CHALLENGE
How many lines of the material contain the string "below", matching case exactly? Reply with the number alone.

DATA EXCERPTS
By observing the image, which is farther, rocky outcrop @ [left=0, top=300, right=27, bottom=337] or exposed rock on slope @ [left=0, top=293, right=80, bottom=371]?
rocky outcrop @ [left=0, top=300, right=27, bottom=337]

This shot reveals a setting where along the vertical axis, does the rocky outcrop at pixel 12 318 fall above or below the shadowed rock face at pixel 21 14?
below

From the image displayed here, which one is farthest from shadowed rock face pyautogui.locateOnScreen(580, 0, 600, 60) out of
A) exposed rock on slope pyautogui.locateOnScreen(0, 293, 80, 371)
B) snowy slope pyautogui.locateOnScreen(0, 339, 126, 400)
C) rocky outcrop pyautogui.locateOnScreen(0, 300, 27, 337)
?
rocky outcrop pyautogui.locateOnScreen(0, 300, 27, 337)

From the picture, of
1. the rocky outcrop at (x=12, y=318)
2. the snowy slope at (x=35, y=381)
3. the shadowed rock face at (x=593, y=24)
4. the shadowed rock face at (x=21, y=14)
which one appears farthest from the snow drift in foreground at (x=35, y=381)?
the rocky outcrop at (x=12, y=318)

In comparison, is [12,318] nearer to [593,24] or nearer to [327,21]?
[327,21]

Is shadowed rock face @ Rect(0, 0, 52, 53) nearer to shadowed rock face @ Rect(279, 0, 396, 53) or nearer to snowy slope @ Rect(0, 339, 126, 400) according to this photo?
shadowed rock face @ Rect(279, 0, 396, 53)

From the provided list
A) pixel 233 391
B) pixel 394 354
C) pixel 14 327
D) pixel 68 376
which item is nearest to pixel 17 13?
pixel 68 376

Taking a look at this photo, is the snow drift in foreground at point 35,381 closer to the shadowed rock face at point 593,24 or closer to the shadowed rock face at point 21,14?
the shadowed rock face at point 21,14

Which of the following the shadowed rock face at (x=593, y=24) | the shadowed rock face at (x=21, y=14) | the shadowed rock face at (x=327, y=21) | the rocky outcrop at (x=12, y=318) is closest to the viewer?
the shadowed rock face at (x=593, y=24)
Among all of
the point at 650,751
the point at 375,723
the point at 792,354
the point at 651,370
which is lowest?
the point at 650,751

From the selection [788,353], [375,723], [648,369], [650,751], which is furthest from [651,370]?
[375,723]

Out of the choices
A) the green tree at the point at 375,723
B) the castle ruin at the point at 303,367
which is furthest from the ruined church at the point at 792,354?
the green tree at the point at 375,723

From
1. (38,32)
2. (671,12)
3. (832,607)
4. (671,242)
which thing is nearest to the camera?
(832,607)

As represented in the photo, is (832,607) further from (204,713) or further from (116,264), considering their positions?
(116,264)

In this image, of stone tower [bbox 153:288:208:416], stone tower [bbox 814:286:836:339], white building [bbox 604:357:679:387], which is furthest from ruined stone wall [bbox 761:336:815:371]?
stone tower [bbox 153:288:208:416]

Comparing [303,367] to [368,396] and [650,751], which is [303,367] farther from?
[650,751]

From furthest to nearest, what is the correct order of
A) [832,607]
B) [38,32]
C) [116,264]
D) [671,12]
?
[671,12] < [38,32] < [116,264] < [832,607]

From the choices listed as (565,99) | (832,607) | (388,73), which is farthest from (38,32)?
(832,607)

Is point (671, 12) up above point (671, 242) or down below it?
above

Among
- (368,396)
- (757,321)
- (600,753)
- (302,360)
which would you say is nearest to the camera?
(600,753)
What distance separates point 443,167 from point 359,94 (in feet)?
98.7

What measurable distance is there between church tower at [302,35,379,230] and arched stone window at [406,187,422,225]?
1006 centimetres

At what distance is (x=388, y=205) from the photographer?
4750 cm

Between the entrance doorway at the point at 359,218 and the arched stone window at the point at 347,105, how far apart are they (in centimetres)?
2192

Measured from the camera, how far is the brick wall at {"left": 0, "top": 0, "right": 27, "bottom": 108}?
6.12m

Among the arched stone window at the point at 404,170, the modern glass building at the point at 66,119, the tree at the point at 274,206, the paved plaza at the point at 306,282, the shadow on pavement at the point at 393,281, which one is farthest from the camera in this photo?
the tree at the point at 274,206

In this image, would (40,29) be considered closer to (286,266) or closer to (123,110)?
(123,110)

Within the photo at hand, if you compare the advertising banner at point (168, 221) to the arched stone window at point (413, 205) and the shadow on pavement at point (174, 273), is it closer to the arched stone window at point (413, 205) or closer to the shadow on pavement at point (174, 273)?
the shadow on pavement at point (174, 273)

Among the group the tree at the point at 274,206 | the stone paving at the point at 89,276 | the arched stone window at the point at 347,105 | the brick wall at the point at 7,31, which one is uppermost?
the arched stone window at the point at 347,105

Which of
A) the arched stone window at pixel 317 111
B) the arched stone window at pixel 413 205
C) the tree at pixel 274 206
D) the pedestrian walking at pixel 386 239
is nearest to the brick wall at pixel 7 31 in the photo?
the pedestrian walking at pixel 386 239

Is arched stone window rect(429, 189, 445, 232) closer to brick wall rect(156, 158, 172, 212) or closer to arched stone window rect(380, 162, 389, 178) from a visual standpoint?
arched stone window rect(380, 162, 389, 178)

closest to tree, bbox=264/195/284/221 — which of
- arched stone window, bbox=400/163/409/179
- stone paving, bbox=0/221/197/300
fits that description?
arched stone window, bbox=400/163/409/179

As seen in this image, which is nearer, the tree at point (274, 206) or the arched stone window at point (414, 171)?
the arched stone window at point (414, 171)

CORRECT RESULT
3